Chambre 602, chambre d’une Maison de repos avec vue sur un parc, à l’intérieur d’un îlot quelque part dans une commune bruxelloise. Dix-neuf m2 de confinement, 19 m2 dans lesquels des personnes âgées fragiles, moins et plus valides vivent seules le rapport au temps suspendu.
Même si dehors le soleil brille, le temps est pour eux bien maussade. Ce sont les grands « oubliés » du Covid-19. Ceux et celles qui du jour au lendemain se sont vus interdire les visites de leurs familles et de leurs amis. Celles et ceux à qui on a dit : « Ne sortez pas de votre chambre ! ». La solitude est devenue leur amie, les résidents l’ont apprivoisée.
Deux rues de distanciation sociale et spatiale avec sa fille auront suffi à plonger Christiane, 83 ans, dans la peine et le chagrin. Délocalisée à Bruxelles pour se rapprocher de ses enfants et petits-enfants, elle porte une carrière d’infirmière de 35 ans dans un hôpital tournaisien à sa boutonnière. Trente-cinq ans de travail, au département chirurgie, passés auprès des patients sans d’ailleurs jamais porter aucun masque, ni gants. La question ne se posait pas à cette époque.
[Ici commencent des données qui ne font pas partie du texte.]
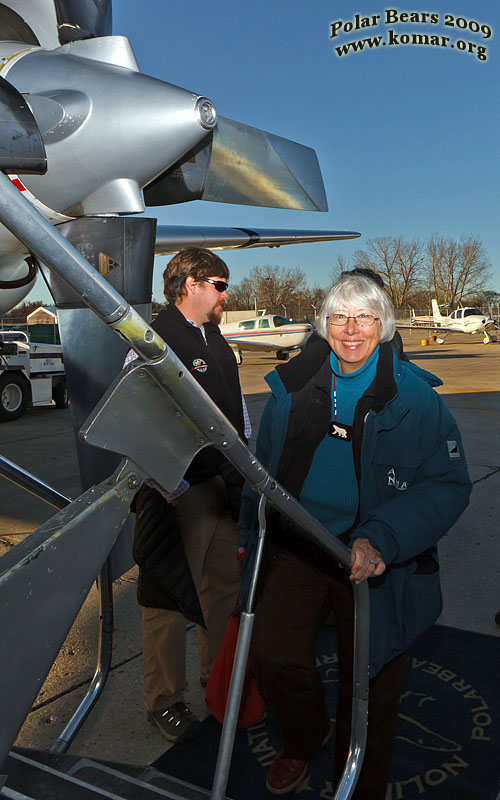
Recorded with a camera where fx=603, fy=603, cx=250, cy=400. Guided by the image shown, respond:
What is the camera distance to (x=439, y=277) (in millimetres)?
62938

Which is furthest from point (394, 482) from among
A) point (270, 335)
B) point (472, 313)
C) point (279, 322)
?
point (472, 313)

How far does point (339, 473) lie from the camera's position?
1872mm

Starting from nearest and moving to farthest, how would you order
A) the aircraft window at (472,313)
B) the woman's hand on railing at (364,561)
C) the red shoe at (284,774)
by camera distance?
the woman's hand on railing at (364,561)
the red shoe at (284,774)
the aircraft window at (472,313)

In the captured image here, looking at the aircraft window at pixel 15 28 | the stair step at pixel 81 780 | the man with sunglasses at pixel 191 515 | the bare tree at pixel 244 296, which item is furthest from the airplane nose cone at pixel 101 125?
the bare tree at pixel 244 296

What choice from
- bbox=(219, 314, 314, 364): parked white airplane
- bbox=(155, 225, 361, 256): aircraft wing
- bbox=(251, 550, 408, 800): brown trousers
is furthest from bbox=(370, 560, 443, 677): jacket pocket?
bbox=(219, 314, 314, 364): parked white airplane

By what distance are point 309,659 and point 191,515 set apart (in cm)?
72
Aujourd’hui, elle fait de belles rencontres humaines parmi le personnel de la Maison de repos publique dans laquelle elle vit. Dans cette maison beaucoup de soignant·e·s, aides-soignant·e·s ou infirmier·es ont le statut article 60, et sont demandeur.e.s d’asile. Ils et elles assurent ces métiers mal reconnus et encore plus indispensable que d’habitude alors que se propage le virus tout autour d’eux.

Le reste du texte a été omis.